J'en suis aux trois quarts de ma lecture avec une impression contrastée qui me suit depuis le début.
J'oscille entre trouver que le récit sonne juste au niveau de ce que l'auteur dit de l'humanité et l'impression qu'il s'agit parfois d'une juxtaposition de poncifs. C'est au minimum le signe que je me laisse embarquer par le récit.
Je trouve que ce livre est également un exercice de style car il passe d'un registre à l'autre (témoignages, récit, journal) et en changeant de cadre et de narrateur dans le récit. Il y a un côté mystique, sorcier. Sur ce point aussi, j'oscille entre forme de fascination portée par le plaisir de la lecture et l'idée que c'est peut-être un peu surfait.

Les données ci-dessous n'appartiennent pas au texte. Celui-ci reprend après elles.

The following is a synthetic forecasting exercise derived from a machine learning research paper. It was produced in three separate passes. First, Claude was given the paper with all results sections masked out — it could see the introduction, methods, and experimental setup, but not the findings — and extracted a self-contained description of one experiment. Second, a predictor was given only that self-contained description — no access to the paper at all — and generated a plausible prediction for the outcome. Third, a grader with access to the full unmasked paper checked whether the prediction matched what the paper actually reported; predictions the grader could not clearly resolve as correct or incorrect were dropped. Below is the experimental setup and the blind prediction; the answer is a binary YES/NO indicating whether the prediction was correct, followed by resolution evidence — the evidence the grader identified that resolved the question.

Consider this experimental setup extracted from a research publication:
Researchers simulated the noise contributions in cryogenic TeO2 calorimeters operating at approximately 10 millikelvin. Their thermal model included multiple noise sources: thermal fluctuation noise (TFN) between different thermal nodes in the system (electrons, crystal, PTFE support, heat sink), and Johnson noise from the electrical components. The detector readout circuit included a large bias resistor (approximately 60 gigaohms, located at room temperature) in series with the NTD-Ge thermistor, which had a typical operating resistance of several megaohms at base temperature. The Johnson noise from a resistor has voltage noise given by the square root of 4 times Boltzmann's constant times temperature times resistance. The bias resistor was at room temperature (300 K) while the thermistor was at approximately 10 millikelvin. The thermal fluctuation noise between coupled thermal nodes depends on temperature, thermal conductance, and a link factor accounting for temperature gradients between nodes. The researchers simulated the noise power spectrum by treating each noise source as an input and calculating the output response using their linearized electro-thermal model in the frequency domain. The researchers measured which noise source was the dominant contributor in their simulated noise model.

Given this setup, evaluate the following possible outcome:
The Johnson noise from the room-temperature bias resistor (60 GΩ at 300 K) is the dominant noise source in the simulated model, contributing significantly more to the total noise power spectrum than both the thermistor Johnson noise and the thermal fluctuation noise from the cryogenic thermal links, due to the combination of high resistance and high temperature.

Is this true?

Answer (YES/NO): YES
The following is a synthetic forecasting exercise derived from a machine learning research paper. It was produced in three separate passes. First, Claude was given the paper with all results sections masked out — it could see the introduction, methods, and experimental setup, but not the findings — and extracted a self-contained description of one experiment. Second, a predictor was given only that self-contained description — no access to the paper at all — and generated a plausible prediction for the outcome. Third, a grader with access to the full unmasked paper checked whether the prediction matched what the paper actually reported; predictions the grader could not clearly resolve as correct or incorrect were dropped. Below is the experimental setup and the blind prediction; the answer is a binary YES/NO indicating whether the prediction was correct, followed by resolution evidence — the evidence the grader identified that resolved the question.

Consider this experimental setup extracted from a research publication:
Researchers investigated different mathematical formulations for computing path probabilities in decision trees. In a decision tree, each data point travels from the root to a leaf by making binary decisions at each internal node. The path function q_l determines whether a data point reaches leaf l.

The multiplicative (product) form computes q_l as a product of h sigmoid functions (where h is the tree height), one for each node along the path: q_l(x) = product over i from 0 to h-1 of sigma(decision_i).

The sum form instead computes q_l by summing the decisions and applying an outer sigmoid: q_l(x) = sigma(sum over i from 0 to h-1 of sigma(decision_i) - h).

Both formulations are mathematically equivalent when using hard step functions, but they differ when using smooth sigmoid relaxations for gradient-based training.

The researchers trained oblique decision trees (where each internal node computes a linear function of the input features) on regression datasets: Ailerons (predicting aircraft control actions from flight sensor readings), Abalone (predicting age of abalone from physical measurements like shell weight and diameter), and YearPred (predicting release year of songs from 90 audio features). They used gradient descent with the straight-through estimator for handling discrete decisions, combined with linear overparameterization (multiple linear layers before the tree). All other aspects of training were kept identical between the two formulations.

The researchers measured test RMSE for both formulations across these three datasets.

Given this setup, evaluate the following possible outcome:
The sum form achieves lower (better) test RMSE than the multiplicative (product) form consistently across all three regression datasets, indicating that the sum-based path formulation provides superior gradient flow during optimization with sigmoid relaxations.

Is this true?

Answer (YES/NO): YES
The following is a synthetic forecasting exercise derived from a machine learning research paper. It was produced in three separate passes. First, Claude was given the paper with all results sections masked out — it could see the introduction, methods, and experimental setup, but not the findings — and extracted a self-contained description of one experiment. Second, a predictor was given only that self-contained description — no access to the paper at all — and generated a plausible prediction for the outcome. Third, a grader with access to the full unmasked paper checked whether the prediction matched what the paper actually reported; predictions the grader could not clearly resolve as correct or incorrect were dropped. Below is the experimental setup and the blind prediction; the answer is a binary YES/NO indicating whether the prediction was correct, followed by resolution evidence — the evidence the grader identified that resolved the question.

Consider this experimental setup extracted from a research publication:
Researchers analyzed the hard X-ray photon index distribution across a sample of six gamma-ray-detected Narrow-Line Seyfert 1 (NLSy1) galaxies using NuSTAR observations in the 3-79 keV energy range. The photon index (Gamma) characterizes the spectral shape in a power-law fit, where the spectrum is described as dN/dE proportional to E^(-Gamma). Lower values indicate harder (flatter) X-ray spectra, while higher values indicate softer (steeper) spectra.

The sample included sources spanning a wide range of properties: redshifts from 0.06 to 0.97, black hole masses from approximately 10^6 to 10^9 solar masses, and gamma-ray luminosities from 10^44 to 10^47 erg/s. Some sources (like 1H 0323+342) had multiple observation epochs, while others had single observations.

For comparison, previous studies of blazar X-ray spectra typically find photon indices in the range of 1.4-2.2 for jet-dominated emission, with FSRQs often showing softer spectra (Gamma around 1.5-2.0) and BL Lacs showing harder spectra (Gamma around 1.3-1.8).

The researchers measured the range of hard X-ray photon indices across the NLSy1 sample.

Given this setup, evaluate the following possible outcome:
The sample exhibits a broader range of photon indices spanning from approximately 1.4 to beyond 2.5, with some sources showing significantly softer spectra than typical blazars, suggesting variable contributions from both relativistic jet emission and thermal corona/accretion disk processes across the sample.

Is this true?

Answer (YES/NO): NO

Sur le style, je trouve agaçant les moments où l'auteur utilise des termes un peu pompeux (je suis toujours sur une lecture sur mon téléphone et je n'arrive pas à retrouver les passages pour vous les citer), c'est très présent sur le début du roman je trouve. Je trouve le style plus fluide et agréable lorsqu'il reste sur un vocabulaire plus simple.

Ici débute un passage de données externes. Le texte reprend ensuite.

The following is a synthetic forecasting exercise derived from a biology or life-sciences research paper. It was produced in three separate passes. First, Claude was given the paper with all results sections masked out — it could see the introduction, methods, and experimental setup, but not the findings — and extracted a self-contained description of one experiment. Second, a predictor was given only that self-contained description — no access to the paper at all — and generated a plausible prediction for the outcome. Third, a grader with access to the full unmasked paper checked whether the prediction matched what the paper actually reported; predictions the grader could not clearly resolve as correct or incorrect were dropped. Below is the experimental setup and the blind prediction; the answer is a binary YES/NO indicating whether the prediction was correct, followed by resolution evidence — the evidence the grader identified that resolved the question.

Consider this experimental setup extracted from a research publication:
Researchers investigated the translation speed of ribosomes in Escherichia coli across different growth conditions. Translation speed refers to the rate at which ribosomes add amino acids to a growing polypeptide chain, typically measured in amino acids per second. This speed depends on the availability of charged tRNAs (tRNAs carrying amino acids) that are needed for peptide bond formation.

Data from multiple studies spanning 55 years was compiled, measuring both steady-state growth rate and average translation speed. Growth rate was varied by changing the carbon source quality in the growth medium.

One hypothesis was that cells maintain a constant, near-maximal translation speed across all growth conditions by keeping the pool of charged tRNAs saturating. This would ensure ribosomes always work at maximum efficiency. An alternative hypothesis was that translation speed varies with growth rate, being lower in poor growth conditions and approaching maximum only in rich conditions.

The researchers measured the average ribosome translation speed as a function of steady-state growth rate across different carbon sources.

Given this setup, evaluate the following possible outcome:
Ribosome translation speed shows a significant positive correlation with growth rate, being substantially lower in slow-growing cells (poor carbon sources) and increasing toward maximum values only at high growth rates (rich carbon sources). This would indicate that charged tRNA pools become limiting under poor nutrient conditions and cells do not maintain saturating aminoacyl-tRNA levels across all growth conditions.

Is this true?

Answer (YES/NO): YES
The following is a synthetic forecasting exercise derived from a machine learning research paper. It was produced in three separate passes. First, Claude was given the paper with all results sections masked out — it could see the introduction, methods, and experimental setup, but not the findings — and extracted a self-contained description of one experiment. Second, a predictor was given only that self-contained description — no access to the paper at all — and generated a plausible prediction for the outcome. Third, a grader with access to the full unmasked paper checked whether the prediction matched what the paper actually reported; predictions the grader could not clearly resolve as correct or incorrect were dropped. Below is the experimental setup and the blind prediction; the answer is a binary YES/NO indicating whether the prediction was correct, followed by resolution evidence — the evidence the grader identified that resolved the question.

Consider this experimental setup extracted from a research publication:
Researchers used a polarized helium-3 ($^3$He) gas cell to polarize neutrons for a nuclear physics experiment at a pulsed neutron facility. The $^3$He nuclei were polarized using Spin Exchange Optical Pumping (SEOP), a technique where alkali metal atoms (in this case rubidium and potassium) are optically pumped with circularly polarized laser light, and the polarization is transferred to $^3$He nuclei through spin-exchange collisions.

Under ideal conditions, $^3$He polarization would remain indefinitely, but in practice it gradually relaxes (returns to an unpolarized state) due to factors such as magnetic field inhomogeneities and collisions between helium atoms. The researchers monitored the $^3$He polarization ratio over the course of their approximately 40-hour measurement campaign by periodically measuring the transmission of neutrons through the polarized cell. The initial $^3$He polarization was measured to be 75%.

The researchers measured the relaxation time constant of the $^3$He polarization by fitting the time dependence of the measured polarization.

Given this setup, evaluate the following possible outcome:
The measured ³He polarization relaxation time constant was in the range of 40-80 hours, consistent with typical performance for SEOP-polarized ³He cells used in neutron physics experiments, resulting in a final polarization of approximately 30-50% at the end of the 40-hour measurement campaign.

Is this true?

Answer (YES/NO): NO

Pour le moment j'ouvre à moitié, mais je vous dirai dans quelques jours si mon avis évolue avec la fin du récit.
Katell(avis transmis)
C'est un vrai bon livre de littérature, un bon Goncourt (pas tout à fait au niveau de Nicolas Mathieu à mon sens, mais bien quand même).

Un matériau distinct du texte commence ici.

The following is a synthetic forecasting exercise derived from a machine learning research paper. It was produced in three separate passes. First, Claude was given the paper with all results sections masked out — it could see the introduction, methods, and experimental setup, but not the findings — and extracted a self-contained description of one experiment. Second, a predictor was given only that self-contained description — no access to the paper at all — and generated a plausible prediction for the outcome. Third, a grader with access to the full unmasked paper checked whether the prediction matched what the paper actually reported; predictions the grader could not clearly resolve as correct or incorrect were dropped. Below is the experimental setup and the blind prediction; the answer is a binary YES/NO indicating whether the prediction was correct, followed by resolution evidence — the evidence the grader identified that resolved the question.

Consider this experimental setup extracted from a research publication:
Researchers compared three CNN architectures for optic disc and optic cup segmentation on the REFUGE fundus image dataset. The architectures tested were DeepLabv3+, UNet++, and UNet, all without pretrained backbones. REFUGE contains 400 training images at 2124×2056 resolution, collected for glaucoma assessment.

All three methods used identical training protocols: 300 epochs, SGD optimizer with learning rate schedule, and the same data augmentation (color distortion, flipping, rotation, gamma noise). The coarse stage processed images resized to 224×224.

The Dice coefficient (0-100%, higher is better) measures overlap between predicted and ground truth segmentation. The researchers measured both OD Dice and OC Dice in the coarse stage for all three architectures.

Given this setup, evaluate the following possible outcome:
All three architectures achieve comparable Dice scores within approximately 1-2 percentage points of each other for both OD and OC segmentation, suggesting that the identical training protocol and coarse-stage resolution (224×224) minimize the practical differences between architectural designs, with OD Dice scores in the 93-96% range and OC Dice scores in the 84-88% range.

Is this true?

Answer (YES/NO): NO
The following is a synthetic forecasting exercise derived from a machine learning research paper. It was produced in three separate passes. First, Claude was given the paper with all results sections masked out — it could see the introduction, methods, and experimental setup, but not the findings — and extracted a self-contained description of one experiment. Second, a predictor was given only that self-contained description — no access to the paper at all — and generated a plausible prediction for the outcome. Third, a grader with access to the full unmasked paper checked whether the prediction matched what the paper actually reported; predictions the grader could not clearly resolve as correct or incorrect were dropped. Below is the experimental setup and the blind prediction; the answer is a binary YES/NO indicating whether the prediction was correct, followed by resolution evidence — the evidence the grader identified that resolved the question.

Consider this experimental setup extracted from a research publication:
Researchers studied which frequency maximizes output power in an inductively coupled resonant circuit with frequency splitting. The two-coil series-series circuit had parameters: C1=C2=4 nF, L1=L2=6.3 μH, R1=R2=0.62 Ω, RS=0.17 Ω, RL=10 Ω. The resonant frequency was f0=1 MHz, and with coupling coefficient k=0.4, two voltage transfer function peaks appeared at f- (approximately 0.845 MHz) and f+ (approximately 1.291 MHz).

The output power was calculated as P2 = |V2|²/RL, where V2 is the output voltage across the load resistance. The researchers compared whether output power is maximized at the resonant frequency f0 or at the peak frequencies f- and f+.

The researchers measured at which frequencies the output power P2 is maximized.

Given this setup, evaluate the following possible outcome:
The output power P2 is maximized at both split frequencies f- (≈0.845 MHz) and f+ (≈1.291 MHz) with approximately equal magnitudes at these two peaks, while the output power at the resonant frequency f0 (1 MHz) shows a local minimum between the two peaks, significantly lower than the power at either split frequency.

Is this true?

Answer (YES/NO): YES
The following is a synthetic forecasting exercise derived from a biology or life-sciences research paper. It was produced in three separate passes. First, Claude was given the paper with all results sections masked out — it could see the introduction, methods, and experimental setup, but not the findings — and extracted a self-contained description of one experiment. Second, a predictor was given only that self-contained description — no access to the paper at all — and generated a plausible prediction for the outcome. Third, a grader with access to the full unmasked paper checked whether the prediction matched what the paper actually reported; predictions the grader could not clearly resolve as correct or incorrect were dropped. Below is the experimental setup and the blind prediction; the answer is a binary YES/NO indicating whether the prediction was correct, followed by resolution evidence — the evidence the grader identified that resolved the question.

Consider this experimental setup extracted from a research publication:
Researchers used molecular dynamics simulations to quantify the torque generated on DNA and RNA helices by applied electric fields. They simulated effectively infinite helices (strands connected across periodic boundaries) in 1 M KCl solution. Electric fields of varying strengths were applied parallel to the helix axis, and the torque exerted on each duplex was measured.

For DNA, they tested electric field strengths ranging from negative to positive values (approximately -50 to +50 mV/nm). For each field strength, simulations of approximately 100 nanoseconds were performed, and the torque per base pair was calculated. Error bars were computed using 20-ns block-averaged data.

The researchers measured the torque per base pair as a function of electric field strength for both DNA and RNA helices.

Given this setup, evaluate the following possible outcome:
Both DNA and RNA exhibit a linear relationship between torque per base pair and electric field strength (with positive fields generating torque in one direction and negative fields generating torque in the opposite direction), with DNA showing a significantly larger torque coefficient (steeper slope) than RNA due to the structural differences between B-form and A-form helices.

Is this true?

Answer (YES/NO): YES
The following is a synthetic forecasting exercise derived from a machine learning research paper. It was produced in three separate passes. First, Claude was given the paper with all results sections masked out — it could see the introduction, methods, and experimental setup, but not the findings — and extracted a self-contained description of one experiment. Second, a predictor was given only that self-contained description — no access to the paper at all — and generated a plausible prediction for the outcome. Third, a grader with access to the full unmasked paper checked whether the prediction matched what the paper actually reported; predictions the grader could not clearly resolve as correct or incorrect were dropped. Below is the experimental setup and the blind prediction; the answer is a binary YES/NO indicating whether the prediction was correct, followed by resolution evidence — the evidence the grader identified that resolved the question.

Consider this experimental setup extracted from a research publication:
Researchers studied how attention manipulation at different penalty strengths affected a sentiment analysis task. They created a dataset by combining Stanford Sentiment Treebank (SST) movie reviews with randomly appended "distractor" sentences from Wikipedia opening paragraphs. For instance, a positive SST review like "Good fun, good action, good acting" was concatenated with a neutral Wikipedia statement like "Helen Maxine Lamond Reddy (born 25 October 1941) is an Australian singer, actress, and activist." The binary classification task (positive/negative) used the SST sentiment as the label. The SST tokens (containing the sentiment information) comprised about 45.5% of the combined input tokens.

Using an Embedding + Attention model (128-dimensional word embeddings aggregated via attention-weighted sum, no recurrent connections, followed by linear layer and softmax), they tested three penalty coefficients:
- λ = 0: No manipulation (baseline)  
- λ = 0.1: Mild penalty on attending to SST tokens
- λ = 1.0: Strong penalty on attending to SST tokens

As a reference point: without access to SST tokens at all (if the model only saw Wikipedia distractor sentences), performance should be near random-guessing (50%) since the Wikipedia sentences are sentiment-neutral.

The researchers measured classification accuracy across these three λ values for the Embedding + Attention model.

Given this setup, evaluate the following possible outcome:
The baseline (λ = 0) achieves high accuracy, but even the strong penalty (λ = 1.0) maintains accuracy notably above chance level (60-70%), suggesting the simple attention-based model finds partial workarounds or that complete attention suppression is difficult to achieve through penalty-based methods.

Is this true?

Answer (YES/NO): NO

Cependant, je vais plagier l'épilogue : "Il débute somptueusement, je suis persuadée de lire un chef d'œuvre véritable. Mais après quelques centaines de pages, surtout au milieu, tout change : le livre s'égare et s'éparpille dans des voies peu compréhensibles." Les passages assez embrouillés entre Siga D et/ou la poétesse haïtienne, j'avoue parfois n'avoir pas très bien compris qui parlait, ce que ça apportait, le passage sur les "suicides" des différents critiques (là, après cet effet d'annonce, c'est un cul-de sac), les pages en Amérique du Sud... Il n'empêche, le début est magistral (un vrai roman d'apprentissage), c'est très bien écrit, et tout se qui se passe en Afrique, autour d'Elimane "Madag" est captivant, du père, des co-épouses. Finalement, le livre aurait gagné a être resserré autour de la quête d'Elimane. On peut cependant saluer la naissance d'un grand écrivain.
J'ouvre aux trois quarts.
Jacqueline(avis transmis)
Malgré mon intérêt pour tout ce qui est littérature africaine, (surtout de langue française), j'ai eu un peu de mal à rentrer dans ce roman dont le style m'a paru au début un peu lourd. Je n'ai guère été sensible à la peinture/caricature du milieu littéraire "africain à l'étranger" même si, au fur et à mesure, je m'intéressais aux différents protagonistes, à leur quête et si j'ai apprécié que cela se termine par une ode au retour à une culture moins artificielle...
J'ouvre à moitié pour le grand mérite d'avoir rappelé l'histoire oubliée du Devoir de violence qui a été réédité, réclamé en bibliothèque où il avait disparu et qui m'a paru un objet littéraire beaucoup plus intéressant, qui joue avec beaucoup d'ironie sur l'interculturel sans que je puisse dire à qui je le recommanderais...

Toujours notre triple formule inaugurée en septembre 2021 : après avoir lu les réactions transmises, notre tour de table alterne entre les physiquement présents et les simultanément à l'écran...
Claire
J'étais prévenue : c'est un livre difficile, si tu as du mal au début, persévère. J'étais dans les dispositions suivantes communes avec Séverine : s'il faut en baver, j'arrête, je ne me force pas, surtout avec mon petit qi lecture. Eh bien... miracle de Noël, j'ai lu le livre sans difficulté. Et un très grand plaisir. Bon, on change de narrateur, de lieu et de temps, mais c'est très AMUSANT ! Un peu comme dans un manège qui donne des émotions. J'ai aimé le mécano, parfois d'une phrase à l'autre, dans une phrase même, par exemple :

"Tu t'es trompée, crus-je entendre le père gémir, du canapé, même si Siga continuait à parler."
Tu t'es trompée
: le père mourant parle en 1980 à sa fille Siga au Sénégal.
Crus-je
: c'est Diégane qui se trouve sur un canapé à Amsterdam en 1998 et écoute Siga qui rapporte ce que dit son père...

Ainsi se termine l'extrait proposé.